## [AIM OF THE EXERCISE]
Transcribe all the data below exactly, leaving its pictures out.

## [INPUT DATA]
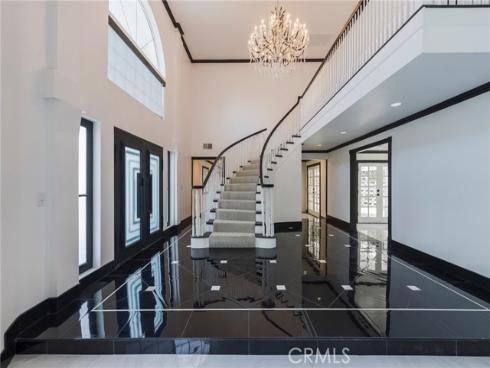2809 N Colorado   Lane, Orange, CA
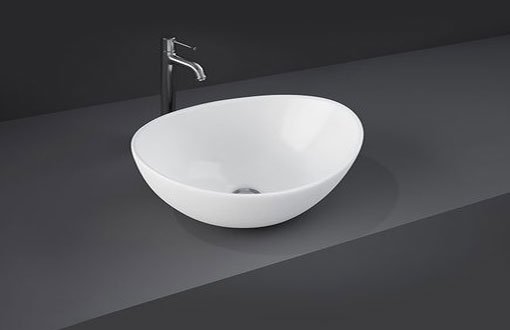 reema-bowl_510x330_d9c177f74b8da22d685b79e78163de09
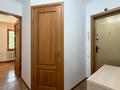 3-бөлмелі пәтер · 63 м² · 3/4 қабат, Наурызбай батыра 21/1, бағасы: 43.5 млн ₸ в Алматы, Алмалинский р-н — фото 14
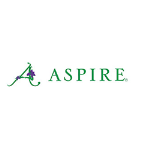 Aspire Sports Drink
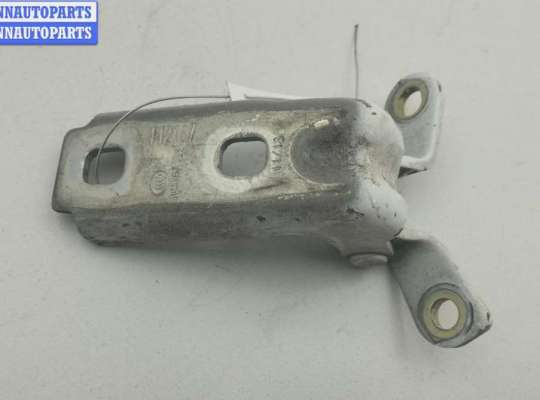 Петля двери передней левой CH480901 на Chevrolet Cruze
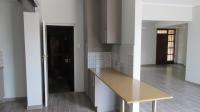 Kitchen - 27 square meters of property in Norwood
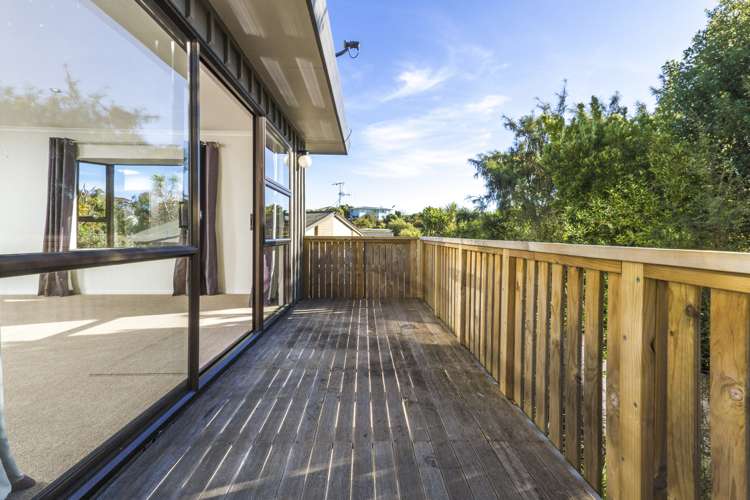 12 Winton Place Atawhai_5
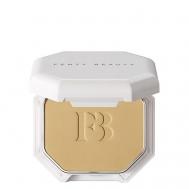 Компактная пудра By Rihanna Pro Filt'R Soft Matte FENTY BEAUTY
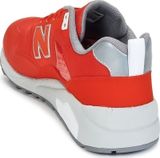  Giày thể thao nam New Balance Men's Classic MRT580TR  (Đỏ ) 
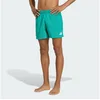 Bild von adidas Sportswear Badehose BADESHORTS, 13 CM (1-St)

## [SOLUTION BELOW]
2809 N Colorado   Lane, Orange, CA
 reema-bowl_510x330_d9c177f74b8da22d685b79e78163de09
 3-бөлмелі пәтер · 63 м² · 3/4 қабат, Наурызбай батыра 21/1, бағасы: 43.5 млн ₸ в Алматы, Алмалинский р-н — фото 14
 Aspire Sports Drink
 Петля двери передней левой CH480901 на Chevrolet Cruze
 Kitchen - 27 square meters of property in Norwood
 12 Winton Place Atawhai_5
 Компактная пудра By Rihanna Pro Filt'R Soft Matte FENTY BEAUTY
  Giày thể thao nam New Balance Men's Classic MRT580TR  (Đỏ ) 
 Bild von adidas Sportswear Badehose BADESHORTS, 13 CM (1-St)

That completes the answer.